Sixty-three years ago, Joseph S. Wood returned home to Salt Lake City after serving for two years in the British Mission. A few days later, he was invited with two other returned missionaries to a Sunday night gathering of the "Windsor Group," an informal group of young men who had all served in the British Mission during that time period. It was on that Sunday evening in 1937 that Brother Wood met a young Gordon B. Hinckley, who had returned from England in 1935. "By that time he had earned the appreciation of everybody who knew him," Brother Wood, now a member of the Parleys 1st Ward, Salt Lake Parleys Stake, related for the Church News.

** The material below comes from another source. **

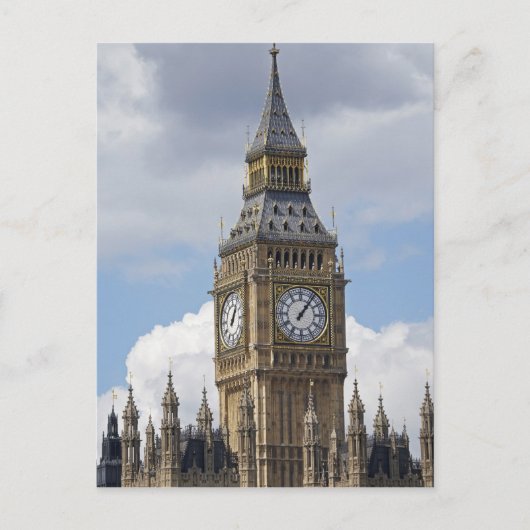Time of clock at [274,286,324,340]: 1:06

Through the "Windsor Group," these brethren, including Elder G. Homer Durham (later a member of the First Quorum of the Seventy who died in 1985), forged friendships that have lasted more than six decades. It was during one such meeting a year ago that President Hinckley's tenderness as a friend was never more apparent to Brother Wood, who related the following:

"My wife [Janet] had passed away on her 80th birthday. We had a Windsor meeting within a month of her death. It was in the summer time. We had an outdoor meeting at the home of Paul Badger [also of the Windsor Group]. I was feeling the loss very deeply. As we were being seated, President Hinckley said to our host, 'Put Joe right next to me.' He didn't make a big notice of this, but he mentioned this to Paul. He was so soft. He was so sympathetic and so sweet. Of course, he's always been that way with everybody. But just being his friend meant something."